As a tea lover, you must hear about Gongfu Cha, which is a traditional Chinese style of brewing and can be literally translated to "highly skilled tea.There is no better way to enjoy tea than a gong fu tea ceremony. For some tea drinkers gong fu brewing may sound like something extremely complicated and reserved only for tea professionals. Although a proper gong fu tea brewing may take years to master, you can still incorporate the basic principles and start experiencing all those delicate flavor notes all tea connoisseurs are talking about.
How to brew Gongfu Tea?
The vessel you use to brew Gongfu tea should be made of either ceramic or glass. The material should be clean, and able to hold hot water without transferring any heat to the leaves. It should also be large enough to hold your tea leaves. A good rule of thumb is that it should have an opening at least 4 times as wide as your leaf size (this is especially important for puerh). Lastly, it needs to have a lid so that you can cover and expose your tea leaves at different points during brewing if needed.

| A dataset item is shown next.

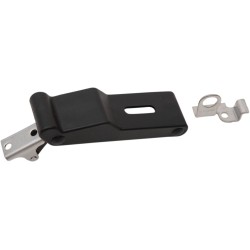 Clemă pentru portbagaj POLARIS OEM QUAD LOGIC 100-2069-PU Clemă pentru portbagaj POLARIS OEM QUAD LOGIC 100-2069-PU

Here are some kinds of vessels:
1. Teapot - A teapot is a tea leaf container. It is preferred for all gongfu teas, and 250ml is the best choice.
2. GaiWan - GaiWan has the same use as the teapot, but it's harder to use. It has 3 parts that are lid, saucer & bowl. They are representing heaven, earth, and the person in the middle respectively.
3. TeaCup - Compared to others, the gongfu teacup is really small. It is to emphasize the enjoyment of every drop of tea and to value quality over quantity when the temperature is perfect.
When you look at the proper setting for a gong fu brewing, you may see a lot of items. You don’t need all of them in the beginning. However, if you plan to always brew your tea this way, it pays to invest in additional utensils. Another valuable item is a strainer. Strainer may come in handy when you are still learning how to use gaiwan. It’s good at preventing any broken leaves from entering your cup. Tea spoon is another very useful utensil. You can use a regular teaspoon, but it may spoil a whole experience. Besides, having a special spoon for tea will reduce the risk of any dirt or moisture coming into your tea. There are other utensils that you could use, such as aroma cup and tongs. They will not be as important if you are just starting out.
When it comes to brewing temperature, the water is important, but not as much as the tea or the vessel in which you're brewing. The ideal temperature for water is somewhere below boiling—near 160°F/71°C—as this allows for a fast infusion without any risk of scorching your tea leaves.
Most of us have no qualms about using boiling water on occasion, but these higher temperatures can also rob your tea of flavor and aroma compounds. If you want to get more out of your tea and maximize its health benefits (and who doesn't?), use cooler water instead!
Brewing step by step
- Prepare all tools and teaware in front of you. Make sure they are clean and dry.
- Boil water in a kettle.
- Measure the right amount of tea leaves. Small digital scale may be very useful, but if you don’t have one, you can guess the amount too. For rolled oolongs try to cover the bottom of the teapot with tea leaves. If you are using long twisted leaves, add even more. With some teas your tea pot should be more than half full of dry leaves.
- Rinse and pre-heat your teaware and cups by pouring hot water into the teapot, then from the teapot into the pitcher and then into the cups. Finally, dispose of the water.
- Place the tea leaves into a teapot. Don’t forget to smell them as they will have a much more intense scent.
- Pour the water over the leaves. You may wash the tea leaves first. Add water and steep the leaves very short, then discard the infusion. This is a very usual step with pu’erh and oolong tea. This step is called awakening the leaves. It help the leaves to „awaken“ and cleans any potential dust or „dirt“
- Now you are ready to make your first infusion. Never use boiling water for any type of For black tea, allow it to cool for a few seconds. Once the water temperature is right for the tea you are using it into the teapot. Do it slowly and in circular movements. Cover it and let it steep.. Don’t forget to take a look at how the leaves are expanding. Steeping time in gong fu brewing are much shorter– from 10 seconds to only sometimes a minute for the first steep. Increase the time with every subsequent steep.
- Pour the tea into a pitcher and divide between cups. If you are using just one cup, make sure the pitcher is empty before re-steeping. You should drink your cup of tea immediately without letting it to cool down. Most cups will be enough for 1-3 slurps– yes, you should slurp and feel the tea in your mouth.
- Re-steep the leaves. Increase the steeping time and repeat until the flavor is completely gone.
- Once you are done, take a look at the leaves again. They may tell you a lot about the tea you were just brewing.
- Clean the teaware and utensils. Never use washing up liquid or washing machine for porous teaware.
So, now you know how to brew gongfu tea! But, remember that it’s not all about following the steps—you also need to find the right tea. And even if you do everything right, your tea might still end up tasting different than what you were expecting. That’s why it's important to experiment with different teas and brewing methods until you find something that feels right for you.